◆ **Exercise passage**:
◇ ◇ ◇ ◇
The pine woods snake averages between 10 and 13 inches (25–33 cm) in total length (tail included) at adult size.

==Geographic range==
Rhadinaea flavilata is found in scattered localities in coastal North Carolina and South Carolina, most of peninsular Florida, and small portions of Georgia, Alabama, Mississippi, and Louisiana.

==Habitat==
The pine woods snake inhabits pine and mixed-pine hardwood forests. It can be found in damp woodlands, under bark and in rotten logs and stumps. The species has a scattered geographic distribution with large expanses occurring between known populations.

==Behavior and diet==
Because Rhadinaea flavilata is mainly found in warm coastal areas, it is active for most of the year. It will hibernate underground or in logs in cold winter conditions. There is little information about the diet of R. flavilata. Captive specimens will eat small frogs, salamanders and small lizards.
◇ ◇ ◇ ◇
◆ **Raw data**:
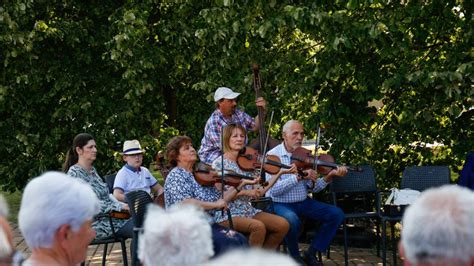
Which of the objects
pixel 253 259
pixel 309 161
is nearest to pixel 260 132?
pixel 309 161


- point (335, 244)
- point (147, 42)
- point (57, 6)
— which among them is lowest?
point (335, 244)

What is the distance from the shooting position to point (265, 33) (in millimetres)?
8070

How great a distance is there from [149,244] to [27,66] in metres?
9.27

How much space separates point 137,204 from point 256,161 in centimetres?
137

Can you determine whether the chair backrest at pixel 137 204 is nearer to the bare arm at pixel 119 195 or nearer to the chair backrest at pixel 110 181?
the bare arm at pixel 119 195

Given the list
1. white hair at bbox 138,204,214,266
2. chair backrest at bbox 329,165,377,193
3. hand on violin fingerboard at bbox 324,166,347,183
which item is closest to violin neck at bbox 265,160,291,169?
hand on violin fingerboard at bbox 324,166,347,183

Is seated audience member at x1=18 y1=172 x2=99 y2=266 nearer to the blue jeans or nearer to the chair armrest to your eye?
the chair armrest

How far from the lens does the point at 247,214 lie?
715 centimetres

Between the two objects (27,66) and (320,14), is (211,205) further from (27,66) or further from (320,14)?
(27,66)

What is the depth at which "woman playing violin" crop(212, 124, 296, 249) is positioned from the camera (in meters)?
6.96

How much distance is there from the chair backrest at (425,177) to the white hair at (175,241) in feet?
19.0

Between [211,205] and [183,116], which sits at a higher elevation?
[183,116]

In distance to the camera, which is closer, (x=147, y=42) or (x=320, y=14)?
(x=320, y=14)

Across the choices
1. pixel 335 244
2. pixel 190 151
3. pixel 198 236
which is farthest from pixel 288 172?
pixel 198 236
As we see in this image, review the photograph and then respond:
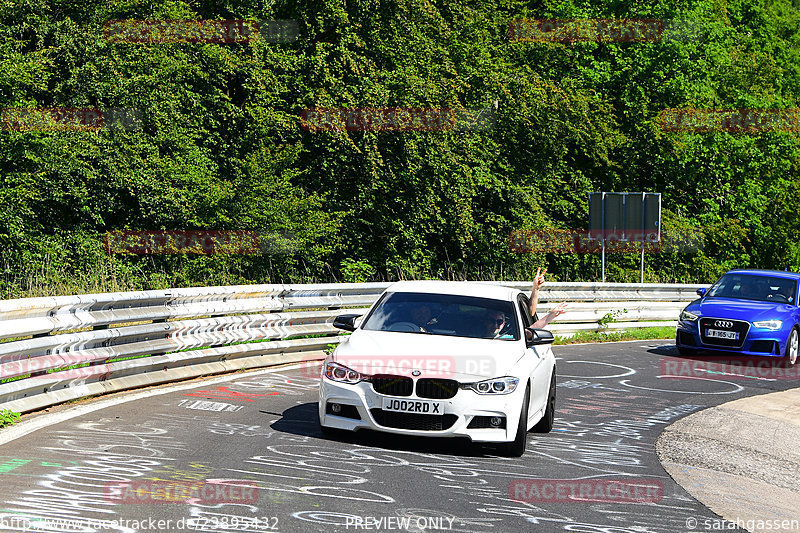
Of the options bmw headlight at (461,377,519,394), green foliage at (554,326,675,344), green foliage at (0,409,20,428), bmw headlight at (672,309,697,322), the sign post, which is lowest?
green foliage at (554,326,675,344)

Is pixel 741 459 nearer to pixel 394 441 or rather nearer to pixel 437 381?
pixel 437 381

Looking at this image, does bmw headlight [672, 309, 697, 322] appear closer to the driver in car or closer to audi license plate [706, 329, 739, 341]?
audi license plate [706, 329, 739, 341]

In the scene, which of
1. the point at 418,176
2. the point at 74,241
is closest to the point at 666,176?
the point at 418,176

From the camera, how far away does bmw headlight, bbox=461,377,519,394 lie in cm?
854

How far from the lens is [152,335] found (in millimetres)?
11977

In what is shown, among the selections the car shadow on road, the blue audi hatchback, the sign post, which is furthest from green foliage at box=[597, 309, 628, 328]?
the car shadow on road

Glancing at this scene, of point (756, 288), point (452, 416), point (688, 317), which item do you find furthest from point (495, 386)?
point (756, 288)

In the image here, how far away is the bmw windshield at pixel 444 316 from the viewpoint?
31.3 feet

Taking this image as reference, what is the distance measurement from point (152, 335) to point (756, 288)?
12356mm

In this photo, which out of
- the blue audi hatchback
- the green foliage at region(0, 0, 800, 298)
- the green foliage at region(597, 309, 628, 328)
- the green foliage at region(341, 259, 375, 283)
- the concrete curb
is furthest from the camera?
the green foliage at region(341, 259, 375, 283)

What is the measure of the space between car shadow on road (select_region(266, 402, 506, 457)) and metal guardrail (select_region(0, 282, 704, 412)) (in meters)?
2.18

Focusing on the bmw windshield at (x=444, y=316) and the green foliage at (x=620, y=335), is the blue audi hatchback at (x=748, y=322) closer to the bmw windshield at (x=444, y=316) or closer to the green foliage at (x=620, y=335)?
the green foliage at (x=620, y=335)

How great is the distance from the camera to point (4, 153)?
94.7 ft

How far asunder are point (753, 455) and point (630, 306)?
15.7 metres
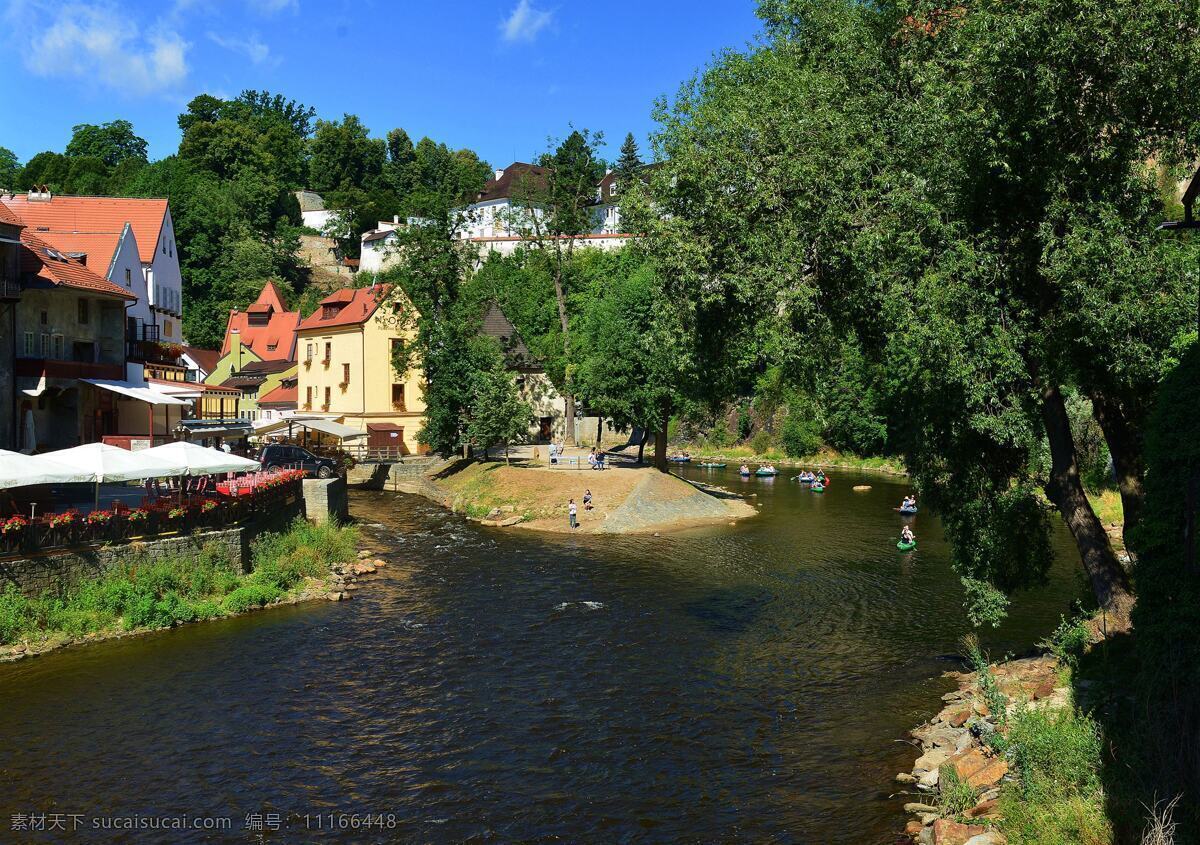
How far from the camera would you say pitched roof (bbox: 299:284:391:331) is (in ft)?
220

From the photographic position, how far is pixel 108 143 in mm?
143250

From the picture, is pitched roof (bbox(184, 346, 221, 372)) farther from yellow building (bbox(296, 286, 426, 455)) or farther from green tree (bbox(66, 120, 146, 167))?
green tree (bbox(66, 120, 146, 167))

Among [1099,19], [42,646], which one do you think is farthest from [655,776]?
[42,646]

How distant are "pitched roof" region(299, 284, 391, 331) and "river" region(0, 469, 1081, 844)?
37.7m

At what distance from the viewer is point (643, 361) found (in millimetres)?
54062

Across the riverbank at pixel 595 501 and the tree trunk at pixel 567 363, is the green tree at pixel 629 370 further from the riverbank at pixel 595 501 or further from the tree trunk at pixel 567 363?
the tree trunk at pixel 567 363

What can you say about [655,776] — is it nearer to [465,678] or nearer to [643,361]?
[465,678]

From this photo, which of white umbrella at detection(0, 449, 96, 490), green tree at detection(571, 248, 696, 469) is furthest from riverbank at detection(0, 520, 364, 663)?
green tree at detection(571, 248, 696, 469)

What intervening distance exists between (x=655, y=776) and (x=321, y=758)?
660 centimetres

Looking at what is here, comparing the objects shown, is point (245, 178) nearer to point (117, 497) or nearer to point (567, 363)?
point (567, 363)

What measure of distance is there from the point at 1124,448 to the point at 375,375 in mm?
57308

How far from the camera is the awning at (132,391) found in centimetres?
3688

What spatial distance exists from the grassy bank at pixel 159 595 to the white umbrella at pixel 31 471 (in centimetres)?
288

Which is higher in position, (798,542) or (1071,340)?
(1071,340)
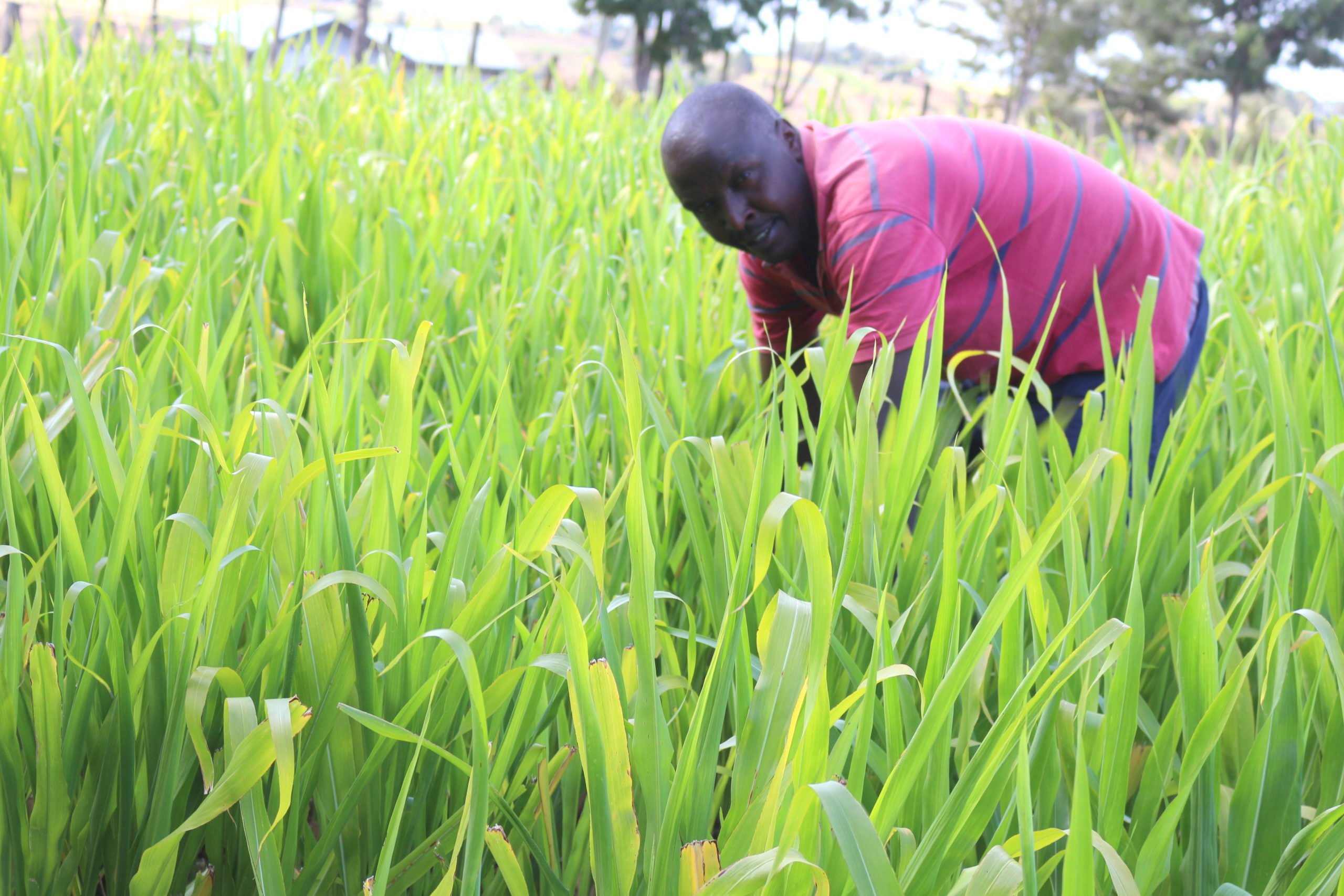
◇ ◇ ◇ ◇
◆ **Exercise tasks**:
1) Please quote the stretch of the pine woods snake passage from "The pine woods snake averages" through "between known populations." word for word.
2) Decide whether each statement agrees with the pine woods snake passage, answering yes or no and quoting the words that settle it.
(a) The pine woods snake is active for most of the year.
(b) Much is known about what the pine woods snake eats.
(c) Adult length is given with the tail included.
3) Carry on the pine woods snake passage from the point where it stops.

◆ **Answers for each item**:
1)
The pine woods snake averages between 10 and 13 inches (25–33 cm) in total length (tail included) at adult size.

==Geographic range==
Rhadinaea flavilata is found in scattered localities in coastal North Carolina and South Carolina, most of peninsular Florida, and small portions of Georgia, Alabama, Mississippi, and Louisiana.

==Habitat==
The pine woods snake inhabits pine and mixed-pine hardwood forests. It can be found in damp woodlands, under bark and in rotten logs and stumps. The species has a scattered geographic distribution with large expanses occurring between known populations.

2)
(a) Yes: "it is active for most of the year"
(b) No: "There is little information about the diet of R. flavilata."
(c) Yes: "averages between 10 and 13 inches (25–33 cm) in total length (tail included)"

3)
==Reproduction==
The pine woods snake lays eggs. There is little information about reproduction. Mating probably occurs in the spring and one to four eggs are laid during the summer months. Some females lay two clutches of eggs each year. The incubation period is six to eight weeks.

==Predators==
Natural predators of Rhadinaea flavilata include the southern black racer and kingsnakes, as well as carnivorous pine forest animals. Shrews, birds and toads are likely predators. The woods snake does not bite when picked up, but it can release a foul-smelling odor.